From BERT to GPT-4: A systematic review of AI-Driven toxicity extraction and grading in radiation oncology.
Federico Mastroleo, Mariana Borras-Osorio, Shiv P Patel, Sarah Peterson, Renthony Wilson, Mohammad Javad Namazi, Mi Zhou, Satomi Shiraishi, Andrew Y K Foong, David M Routman, Mark R Waddle
Abstract
Open AccessBackground: Toxicity assessment is a fundamental component of radiation therapy patient management. Natural language processing (NLP) and large language models (LLMs) are transforming clinical practice by efficiently extracting and synthesizing information from electronic health records (EHRs). This systematic review evaluates the current literature on the use of NLP and LLMs to extract toxicity data from radiation oncology records. Methods: Three databases were systematically searched on 14 March 2025 for English-language studies.

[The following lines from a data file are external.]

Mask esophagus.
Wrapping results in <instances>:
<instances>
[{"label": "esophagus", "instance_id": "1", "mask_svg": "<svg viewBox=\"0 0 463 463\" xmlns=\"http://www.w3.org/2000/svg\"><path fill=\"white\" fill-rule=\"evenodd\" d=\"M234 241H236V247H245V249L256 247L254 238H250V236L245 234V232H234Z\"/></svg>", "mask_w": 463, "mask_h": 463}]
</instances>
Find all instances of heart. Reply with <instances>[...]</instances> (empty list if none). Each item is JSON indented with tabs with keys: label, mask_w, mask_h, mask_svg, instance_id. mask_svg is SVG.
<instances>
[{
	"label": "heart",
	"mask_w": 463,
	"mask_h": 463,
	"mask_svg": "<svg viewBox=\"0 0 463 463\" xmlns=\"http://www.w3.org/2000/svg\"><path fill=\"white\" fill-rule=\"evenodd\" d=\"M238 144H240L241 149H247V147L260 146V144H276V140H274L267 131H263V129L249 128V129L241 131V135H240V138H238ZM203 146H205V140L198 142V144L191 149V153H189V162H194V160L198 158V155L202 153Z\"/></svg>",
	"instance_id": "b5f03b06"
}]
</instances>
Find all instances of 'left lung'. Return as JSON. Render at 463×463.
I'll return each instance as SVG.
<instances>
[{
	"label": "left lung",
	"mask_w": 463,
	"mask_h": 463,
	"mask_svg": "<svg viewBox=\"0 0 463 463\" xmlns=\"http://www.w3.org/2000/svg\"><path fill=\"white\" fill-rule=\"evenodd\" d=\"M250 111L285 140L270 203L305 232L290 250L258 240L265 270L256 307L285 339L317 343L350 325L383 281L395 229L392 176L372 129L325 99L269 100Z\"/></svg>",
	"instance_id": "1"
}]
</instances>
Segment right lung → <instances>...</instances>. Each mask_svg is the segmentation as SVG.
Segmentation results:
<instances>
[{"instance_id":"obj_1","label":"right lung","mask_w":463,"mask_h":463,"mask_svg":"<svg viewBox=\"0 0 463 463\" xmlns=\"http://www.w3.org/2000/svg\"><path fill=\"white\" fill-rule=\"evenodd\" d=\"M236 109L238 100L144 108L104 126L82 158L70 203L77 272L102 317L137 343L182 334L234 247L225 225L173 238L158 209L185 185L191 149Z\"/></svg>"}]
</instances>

Two reviewers screened the articles and extracted available data. Discrepancies were resolved by a third reviewer. The review adhered to PRISMA guidelines. Results: We identified 246 manuscripts; after screening, five studies were included. Four studies focused on identifying toxicity terms and linking them to CTCAE terms, while severity grading or longitudinal tracking of toxicities was addressed by two studies. One study explored the summarization capabilities of LLM to convert free text or patient surveys into concise clinician notes/chatbot responses. Included studies utilized transformer models (BERT, BioBERT, Clinical Longformer) for recognition and grading tasks; rule-based systems (Apache cTAKES, IDEAL-X) used dictionaries and negation detection rules for toxicity identification. GPT-4 demonstrated zero-shot summarization and response capabilities for patient-reported outcomes. All included studies were single-center. Common challenges identified were limited generalizability, difficulty recognizing rare or negated toxicities, privacy concerns, and substantial computing requirements for fine-tuning transformer-based models. Conclusions: Current research primarily focused on three basic tasks and three categories of models. Multi-center datasets and secure, lightweight deployment methods are needed before widespread integration into routine radiation oncology practice can be considered.